Whose model is reading your data?
Almost every AI feature a UK business now uses — the assistant in the inbox, the summary in the meeting, the chatbot on the website — is powered by a large language model (a system trained to predict and generate text) controlled from the United States. We read the providers’ own privacy, licensing and data-boundary pages to ask where your data actually goes when you press send, and whether there is a real way out.
A large language model is the engine; everything else in the modern software stack is increasingly just a steering wheel bolted on top. So the sovereignty question for artificial intelligence is not really about the chat window your staff see. It is about the handful of companies that own the engines, the legal systems those companies answer to, and whether the data boundary you carefully paid for actually holds once an AI feature is switched on.
The honest summary up front: the frontier is American. Of the eight providers UK businesses realistically call, six are controlled from the United States, one from France and one from Canada. That matters because of two US statutes — the CLOUD Act (the Clarifying Lawful Overseas Use of Data Act, which can compel a US company to hand over data it controls, wherever in the world that data is stored) and FISA Section 702 (Foreign Intelligence Surveillance Act surveillance powers that reach foreign users of US communications providers). Where a company is controlled, not where a server sits, is what decides whose laws can reach the data.
The gate inside the fence
Start with the finding that should change how UK buyers read their own contracts. Microsoft 365 Copilot is, by Microsoft’s own documentation, an EU Data Boundary service for European customers, running on Azure OpenAI rather than the public OpenAI service [1]. That is the reassurance most enterprise buyers bought.
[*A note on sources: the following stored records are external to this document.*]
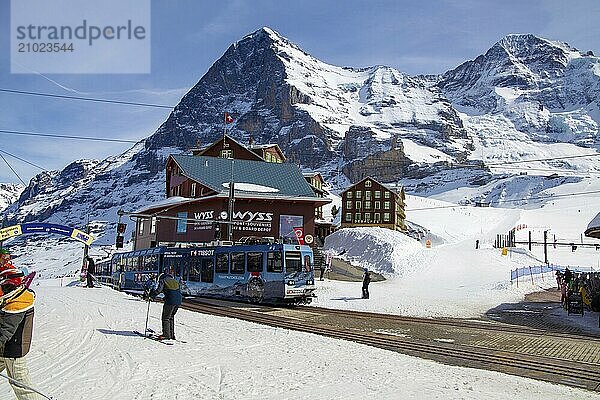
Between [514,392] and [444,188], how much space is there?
178176 millimetres

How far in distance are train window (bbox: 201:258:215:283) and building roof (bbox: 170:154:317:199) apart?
18.0 meters

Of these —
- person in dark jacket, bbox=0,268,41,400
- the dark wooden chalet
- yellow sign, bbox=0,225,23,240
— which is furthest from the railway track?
the dark wooden chalet

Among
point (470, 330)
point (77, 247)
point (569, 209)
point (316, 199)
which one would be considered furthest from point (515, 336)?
point (77, 247)

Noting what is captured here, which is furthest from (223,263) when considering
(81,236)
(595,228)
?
(81,236)

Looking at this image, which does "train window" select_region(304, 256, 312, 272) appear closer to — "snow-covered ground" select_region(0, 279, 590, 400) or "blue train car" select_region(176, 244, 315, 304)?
"blue train car" select_region(176, 244, 315, 304)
But the same Microsoft page now states, in plain words, that “Anthropic models are out of scope for the EU Data Boundary” (the full sentence adds “and when available, in-country LLM processing commitments”), and that starting 7 January 2026 Anthropic is a subprocessor for Microsoft 365 Copilot [1]. Anthropic, the maker of the Claude models, is US-controlled; under its own commercial terms the contracting entity for UK, EEA and Swiss customers is Anthropic Ireland, Limited (with Irish governing law), while the ultimate parent is Anthropic, PBC in the US [2]. So a UK organisation that pinned its tenant to a UK or EU region, and reasonably assumed the boundary held, may find a class of AI requests handled by a supplier Microsoft itself places outside that boundary. The fence is real. The newest gate in it is documented in the subprocessor notes, not the sales deck — and it is the single most important thing to check before turning Copilot features on.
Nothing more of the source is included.